A turbo liquidation is a quick way to wind up a private limited company (BV), public limited company (NV), foundation or other legal entity. This is only possible if there are no longer any assets in the company. In other words, the legal entity is no longer carrying out any activities and no longer has any assets. A foundation for carrier pigeon breeders was dissolved in this way in 2017. Or at least, that was the intention. The tax inspector has issued additional tax assessments totalling over €350,000. Can these assessments still be imposed on a legal entity that has ceased to exist?

Dissolution without liquidation

The foundation was established in 2012. Its aim is to promote the breeding and protection of racing pigeons. The directors are a man, his wife and his sister. On 31 December 2017, the board decided to wind up the foundation. The board completed Form 17a at the Chamber of Commerce. This states that the foundation has no assets. No liquidation will take place. 

Tax returns tell a different story

The foundation continues to file corporation tax returns following its dissolution. The 2017 tax return lists assets amounting to €19,449. This amount also appears in the returns for 2018 and 2019, now listed as cash and cash equivalents.

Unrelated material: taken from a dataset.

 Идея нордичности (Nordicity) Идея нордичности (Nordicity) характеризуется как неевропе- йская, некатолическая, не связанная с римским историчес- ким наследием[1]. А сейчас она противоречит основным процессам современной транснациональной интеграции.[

This is remarkable for a legal entity that claims to have no income. The FIOD provides information to the tax inspector and an audit of the accounts follows. On 17 December 2019, the inspector issues additional corporate income tax assessments for 2014 and 2015 and an assessment for 2016. The tax enforcement officer serves the assessments on the director at his last known address. 

Registration with the Chamber of Commerce is not proof

The court rules that registration with the Chamber of Commerce does not prove that the legal entity has in fact ceased to exist. That statement must also be correct. The parties may rebut the presumption that the notification is accurate. The inspector succeeds in doing so. The tax returns for 2017, 2018 and 2019 show that the foundation did in fact have income. In 2023, there were still two bank accounts in its name with a total balance of over €19,000.

Turbo liquidation only works without income

The foundation claims that it carried out a ‘turbo liquidation’. According to the Court of Appeal, this establishes that the assets have not been liquidated. A ‘turbo liquidation’ only applies if there are genuinely no assets. That was not the case here. The foundation knew, or ought to have known, that the notification to the Chamber of Commerce was incorrect. After all, it continued to submit corporation tax returns itself following the dissolution, in which it listed assets. An appeal to the principles of legitimate expectations or legal certainty therefore fails. The foundation has been dissolved but has not ceased to exist.